I wanted to share it with the class, but it felt to important be merely added to the "Stuff to Share" page. So I decided to give it a page entirely of its own. To read it, click on the page "Manifesto for the Digital Age"
I also highly recommend the book:
Now You See It: How Technology and Brain Science Will Transform Schools and Business for the 21st Century by Cathy N. Davidson
To me the most insightful part of the entire chapter was when they answered the question "How do children get information?" with the sentence: Students have always been social. I think the Web Kids of the digital manifesto would totally agree, they have learned what they know about new technologies by using them to socialize in some form- creating things to share. They do not read manuals but learn by watching each other and asking questions until they are ready to apply what they have learned.

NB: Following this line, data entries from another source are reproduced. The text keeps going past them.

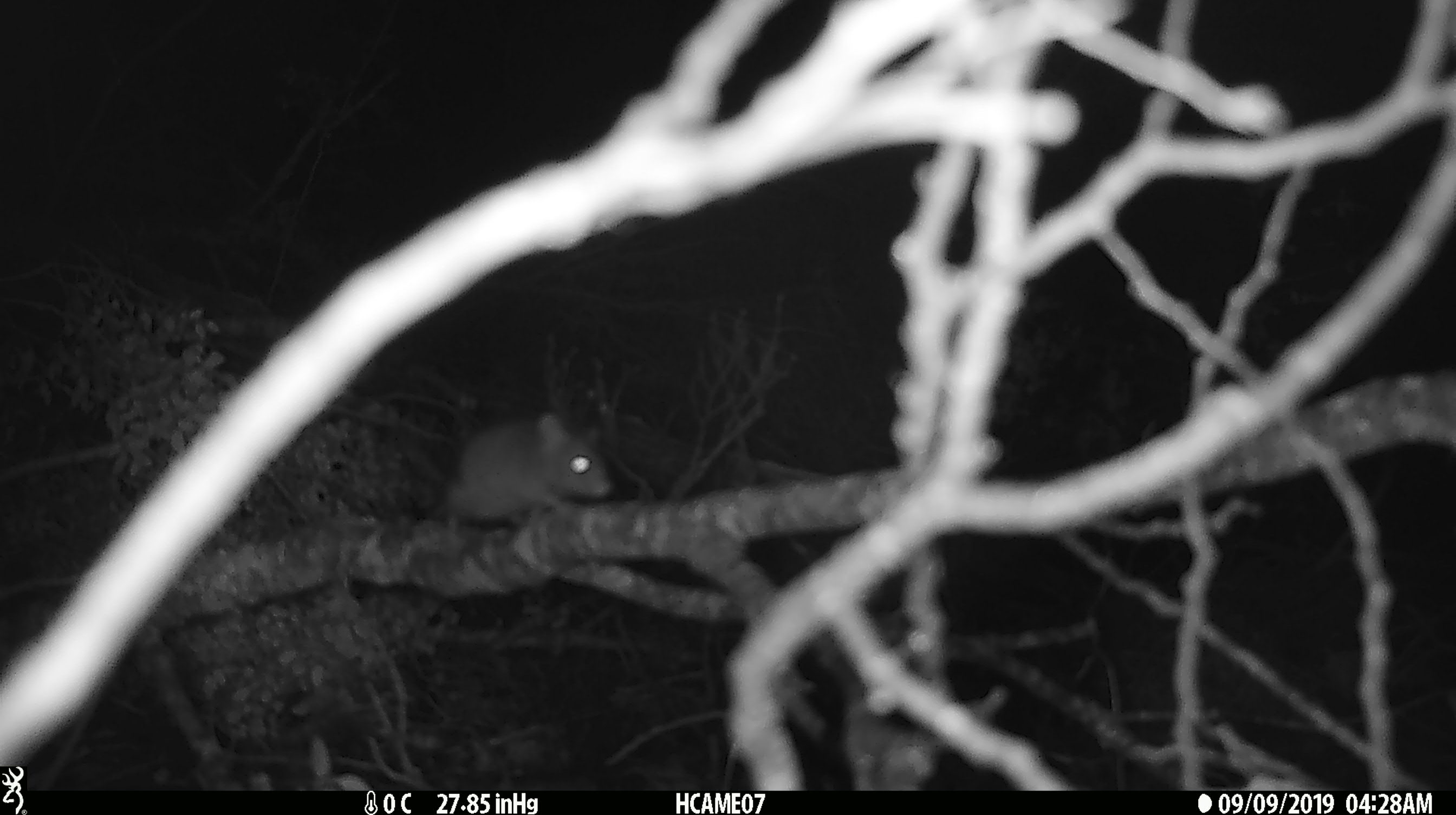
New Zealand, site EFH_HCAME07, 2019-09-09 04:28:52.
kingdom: Animalia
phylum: Chordata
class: Mammalia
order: Rodentia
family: Muridae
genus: Mus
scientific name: Mus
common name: mouse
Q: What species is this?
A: Mouse (Mus).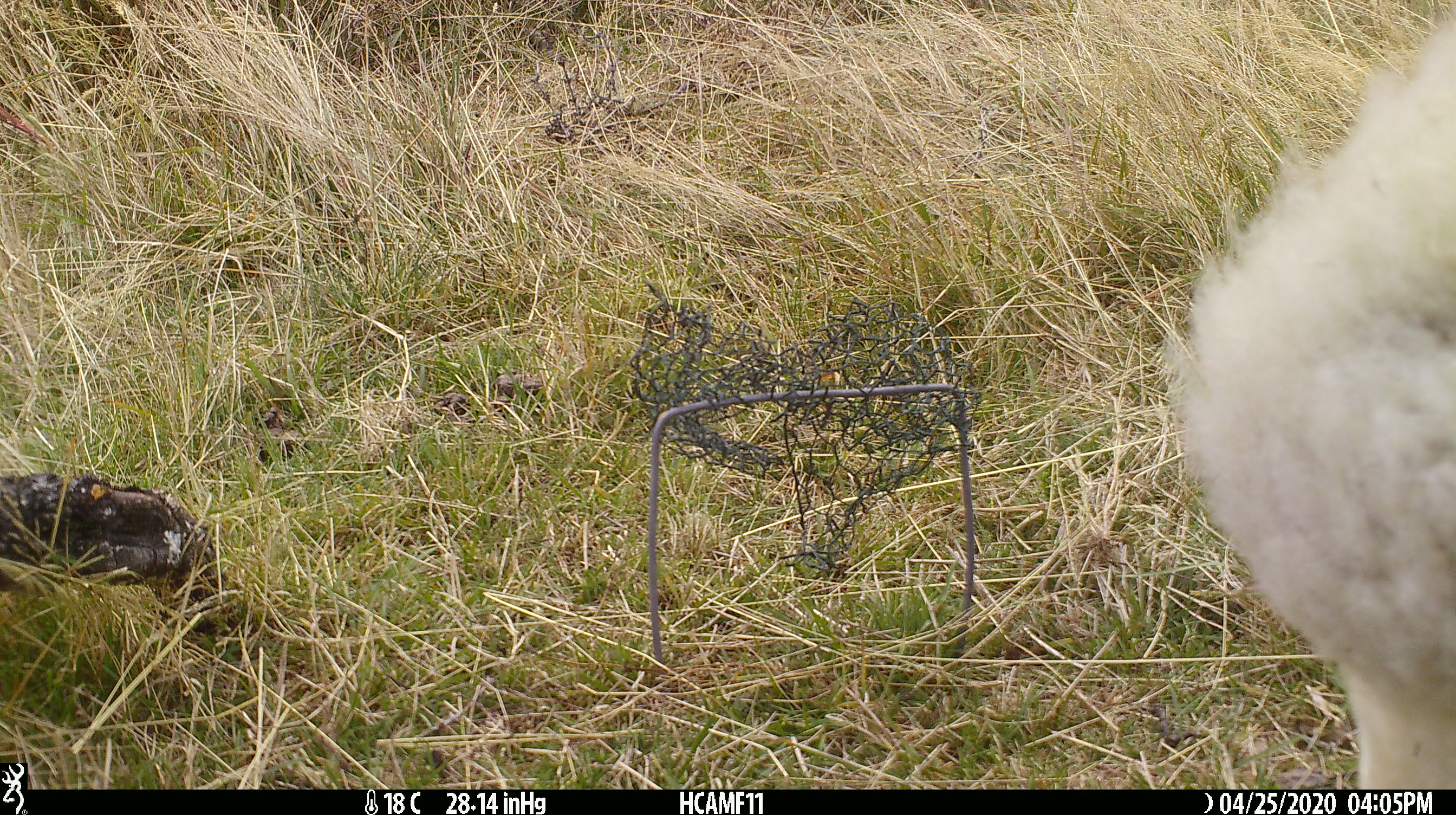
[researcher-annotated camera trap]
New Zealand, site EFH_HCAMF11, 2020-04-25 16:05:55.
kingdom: Animalia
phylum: Chordata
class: Mammalia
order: Artiodactyla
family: Bovidae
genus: Ovis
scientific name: Ovis aries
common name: domestic sheep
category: sheep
Sheep (domestic sheep) (Ovis aries).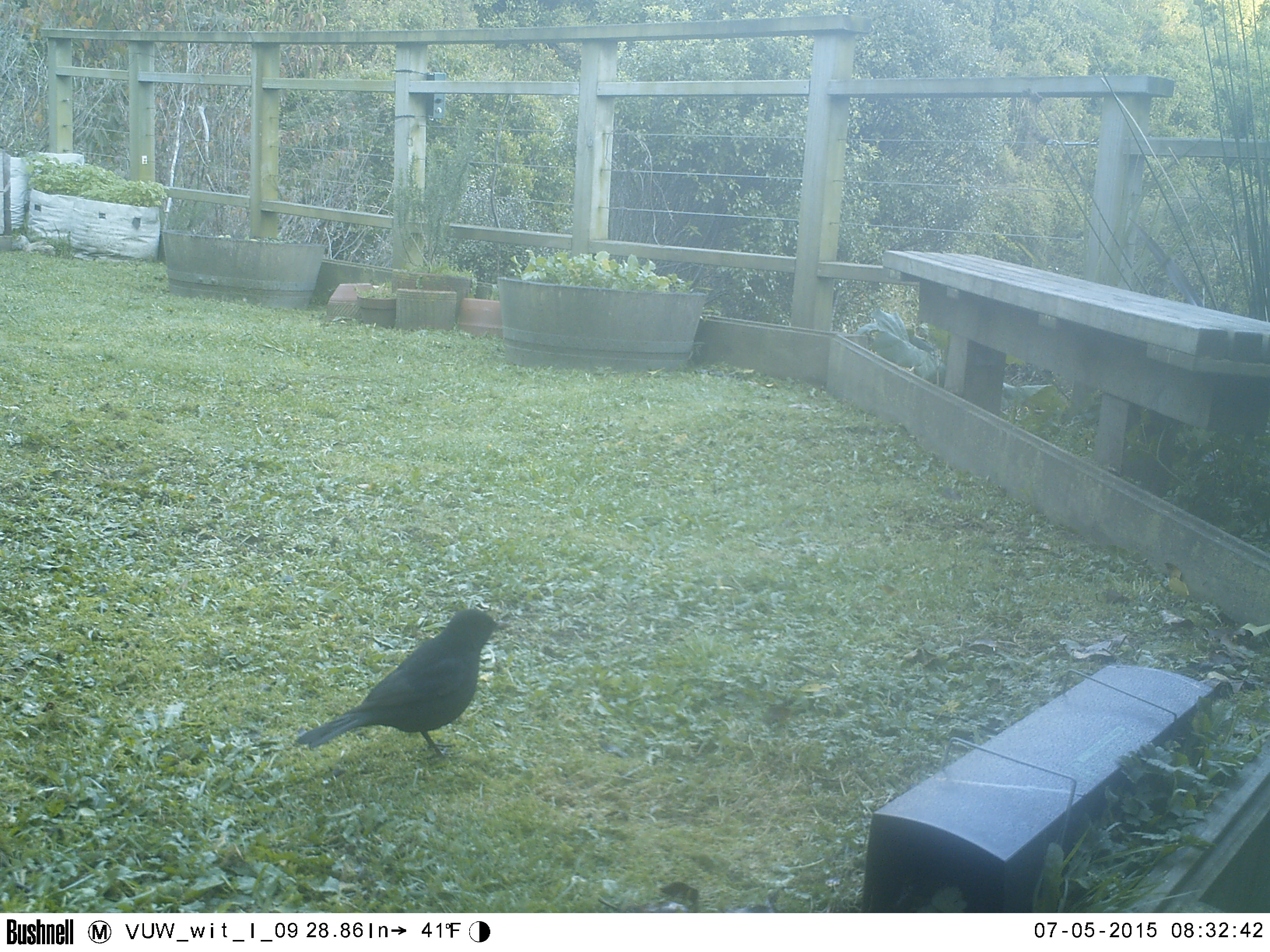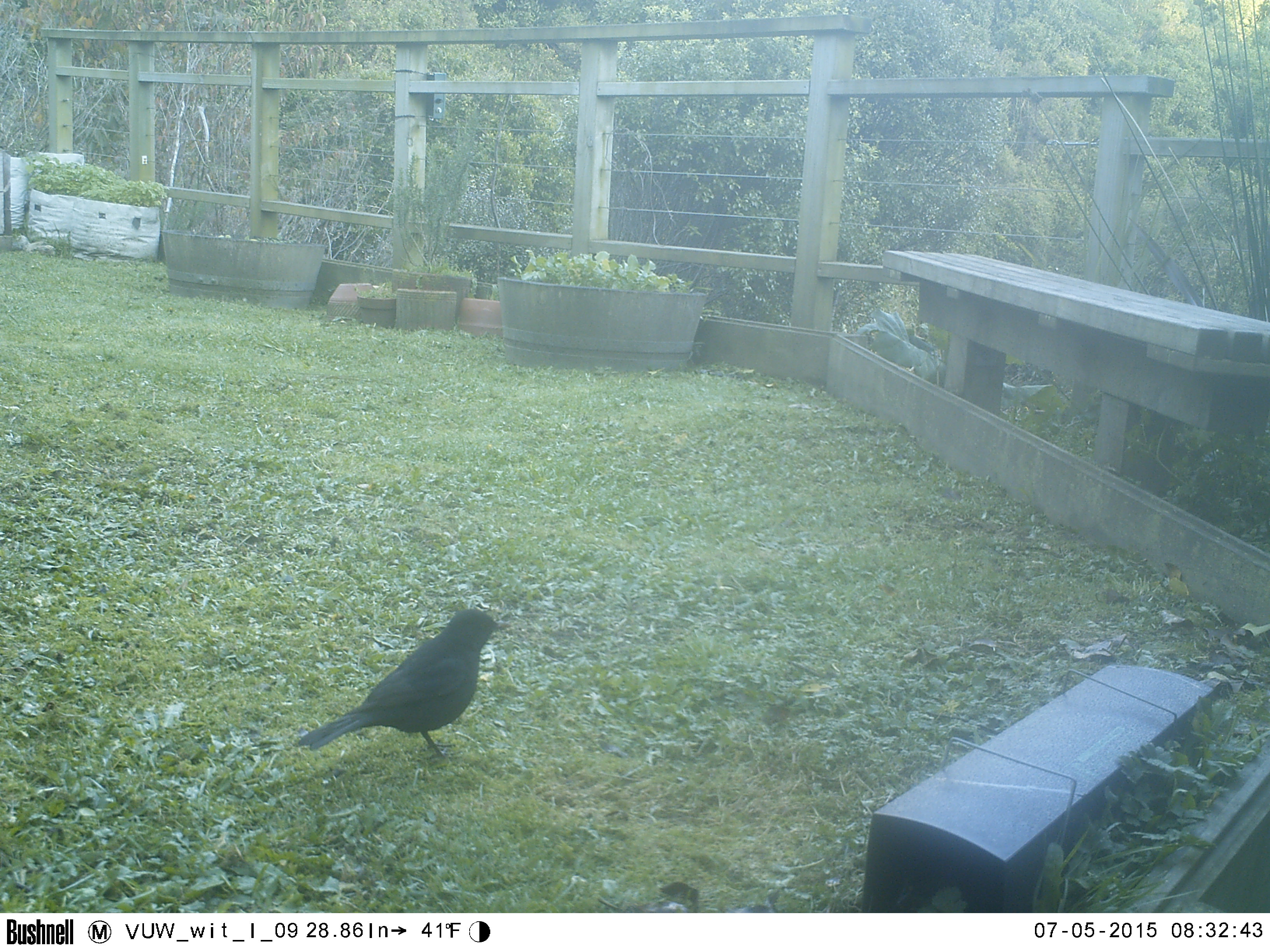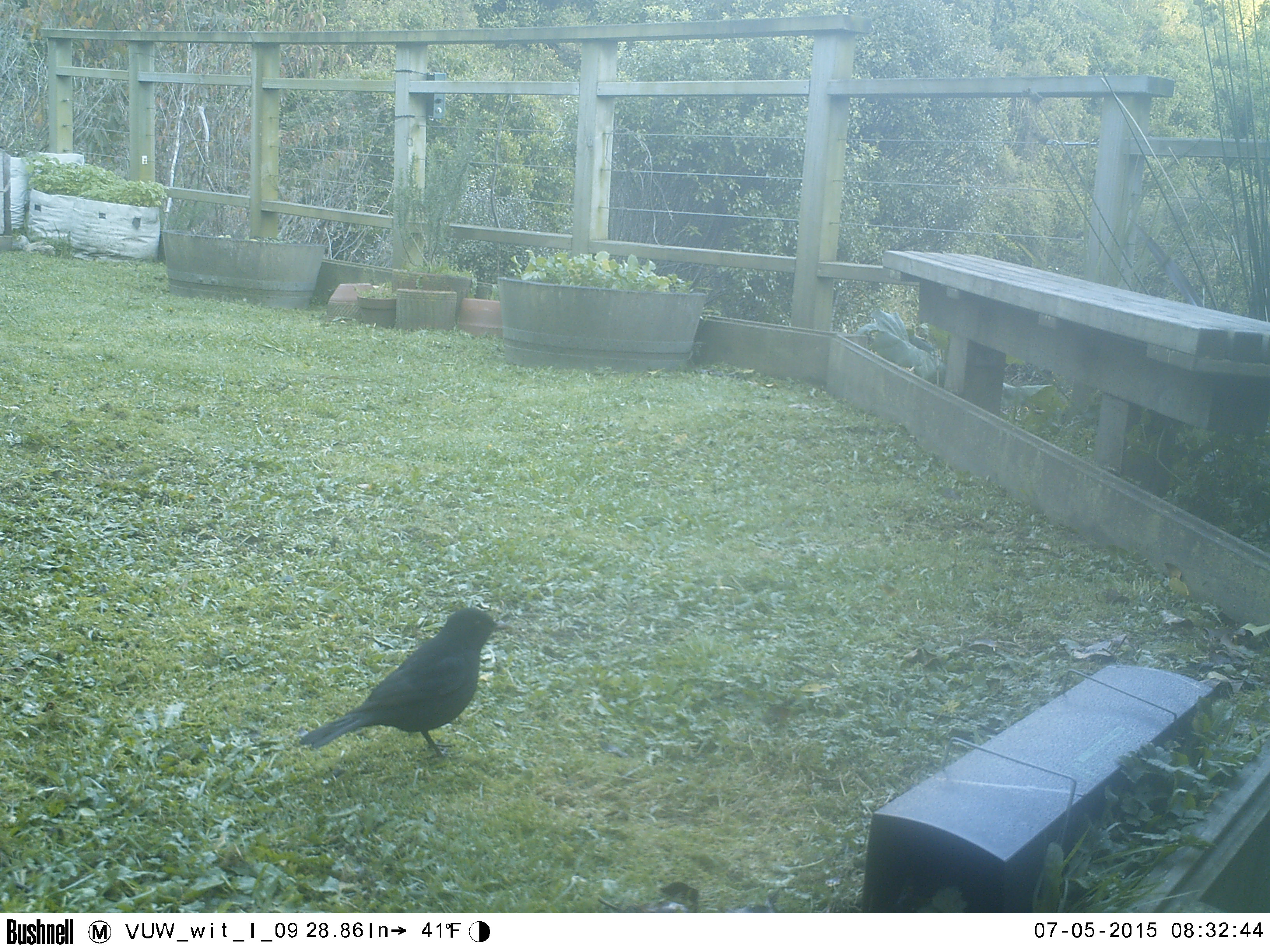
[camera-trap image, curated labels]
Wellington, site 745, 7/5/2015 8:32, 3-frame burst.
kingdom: Animalia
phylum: Chordata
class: Aves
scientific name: Aves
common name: bird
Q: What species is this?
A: Bird (Aves).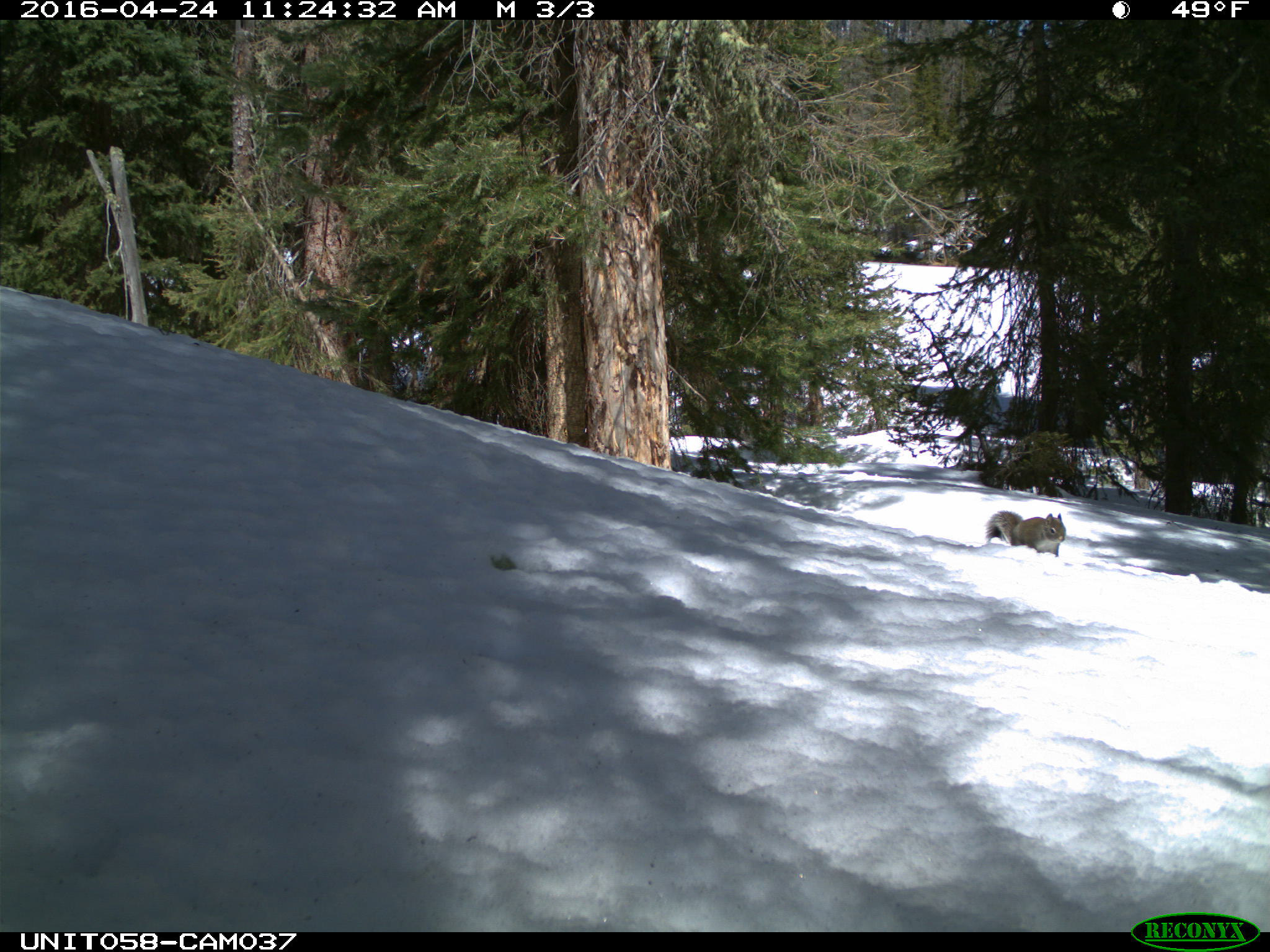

Then they learn more and become more "accomplished" as they use the technology to accomplish their social ends.
Notes from the Reading:
Understanding Learning- Bloom's Taxonomy was updated in 2001 by a team of cognitive psychologists:
Combining the idea of the cognitive processes used to manipulate or work with information with the idea that there are different types of knowledge Anderson and Krathwohl developed a two-dimension taxonomy of learning.
1- Factual Knowledge: elementary knowledge of an subject including terminology and knowledge of details and elements.
2- Conceptual (declarative) Knowledge:
an understanding of the interrelationships among the basic elements within a larger structure (concepts) that enables them to function together.
3-Procedural Knowledge: an understanding of how to do something, methods of inquiry, and criteria for using skills, techniques, algorithms and methods.
4-Meta-cognitive Knowledge: is an understading of cognition in general as well as awareness and knowledge of one's own cognition.
The revision Bloom's Taxonomy also changed the labels from nouns to verbs and, more importantly switched level 4 with level 5 making Creating a higher level than Evaluating:
So Bloom's Tax. version 1.0
Level 1 Knowledge
Level 2 Comprehension
Level 3 Application
Level 4 Synthesis
Level 5 Evaluation
Lead to Bloom's Tax version 2.0
Level 1 Remembering
Level 2 Understanding
Level 3 Applying
Level 4 Evaluating
Level 5 Creating
My Response to the Reading:
I love the change in Bloom's taxonomy from nouns to verbs!
I also wonder at the cultural bias that lead to Bloom placing Evaluation above Synthesis, and the 2.0 version to value Creating over Evaluating.
Notes on the Reading:
Constructivism= views learning as a process in which the learner activiely constructs new knowledge based on current and past knowledge
Project Based Learning= a constructivist approach that encourages learning in depth by allowing students to use inquiry-based methods to engage with issues that are rich, real, and relelvant to their lives.
Connectivism= an approach to learning that considers technology a key factor.